Table 16.1 Characteristic findings in iron deficiency and chronic disease

Test	Iron deficiency	Chronic disease
MCV	Microcytic	Normocytic
Iron	Low	Often low
Transferrin or total iron binding capacity (TIBC)	Normal or high	Low
Iron: TIBC ratio	Low (<15%)	Normal
Ferritin	Low is diagnostic	Normal or high

HOW TO … Investigate iron deficiency anaemia

The main dilemma is deciding how far to take investigations.

A fit patient, who would be a candidate for surgery, should have a minimum of OGD and colon imaging (see

‘HOW TO … Image the older colon’, p.373). These should proceed regardless of the degree of anaemia and whether there are symptoms. The finding of oesophagitis or an upper gastrointestinal ulcer should not stop a screening test for the colon to rule out a coexisting neoplasm. If these tests are negative, screen for coeliac disease (eg endomysial antibody) and haematuria.
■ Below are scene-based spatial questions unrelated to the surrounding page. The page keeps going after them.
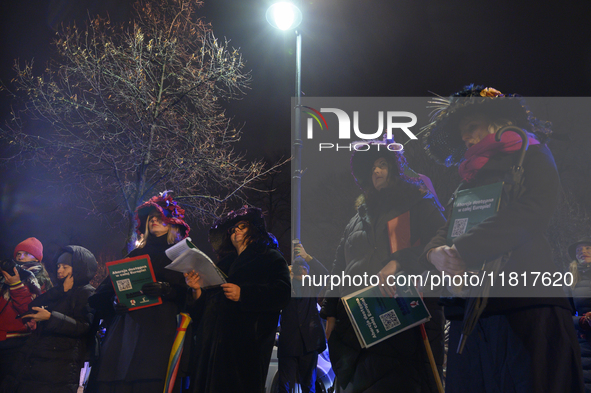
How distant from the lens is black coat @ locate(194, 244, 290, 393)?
327 cm

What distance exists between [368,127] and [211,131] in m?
4.64

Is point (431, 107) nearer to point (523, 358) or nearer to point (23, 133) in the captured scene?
point (523, 358)

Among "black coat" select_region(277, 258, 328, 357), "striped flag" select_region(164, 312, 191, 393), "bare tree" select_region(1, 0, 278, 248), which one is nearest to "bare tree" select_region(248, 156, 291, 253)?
"bare tree" select_region(1, 0, 278, 248)

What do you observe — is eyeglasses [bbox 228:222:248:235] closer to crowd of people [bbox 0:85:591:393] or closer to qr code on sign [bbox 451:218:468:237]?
crowd of people [bbox 0:85:591:393]

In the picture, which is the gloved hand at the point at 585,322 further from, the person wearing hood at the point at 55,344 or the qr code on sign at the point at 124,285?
the person wearing hood at the point at 55,344

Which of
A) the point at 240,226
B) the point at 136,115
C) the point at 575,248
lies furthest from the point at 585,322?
the point at 136,115

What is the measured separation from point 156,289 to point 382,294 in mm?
1904

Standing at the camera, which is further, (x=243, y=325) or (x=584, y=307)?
(x=584, y=307)

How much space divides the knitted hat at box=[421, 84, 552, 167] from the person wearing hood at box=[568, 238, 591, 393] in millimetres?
2757

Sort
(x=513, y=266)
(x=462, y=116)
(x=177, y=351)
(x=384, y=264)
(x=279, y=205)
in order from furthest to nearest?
(x=279, y=205)
(x=177, y=351)
(x=384, y=264)
(x=462, y=116)
(x=513, y=266)

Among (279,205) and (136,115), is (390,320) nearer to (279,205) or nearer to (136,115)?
(136,115)

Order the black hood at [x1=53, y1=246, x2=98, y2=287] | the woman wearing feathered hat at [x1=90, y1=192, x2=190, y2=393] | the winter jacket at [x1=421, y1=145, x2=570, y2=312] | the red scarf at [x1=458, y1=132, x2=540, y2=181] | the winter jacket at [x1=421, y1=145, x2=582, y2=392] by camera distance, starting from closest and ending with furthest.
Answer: the winter jacket at [x1=421, y1=145, x2=582, y2=392] < the winter jacket at [x1=421, y1=145, x2=570, y2=312] < the red scarf at [x1=458, y1=132, x2=540, y2=181] < the woman wearing feathered hat at [x1=90, y1=192, x2=190, y2=393] < the black hood at [x1=53, y1=246, x2=98, y2=287]

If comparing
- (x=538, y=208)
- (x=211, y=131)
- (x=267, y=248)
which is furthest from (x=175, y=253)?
(x=211, y=131)

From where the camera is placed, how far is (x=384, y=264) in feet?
9.90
Small bowel barium studies or capsule endoscopy are sometimes helpful. If there is intermittent overt gastrointestinal blood loss mesenteric angiograms can demonstrate small angiodysplastic lesions if there is active haemorrhage.

At the other extreme a frail, bed-bound nursing home patient with dementia will probably merit empirical iron and PPI therapy without further investigations.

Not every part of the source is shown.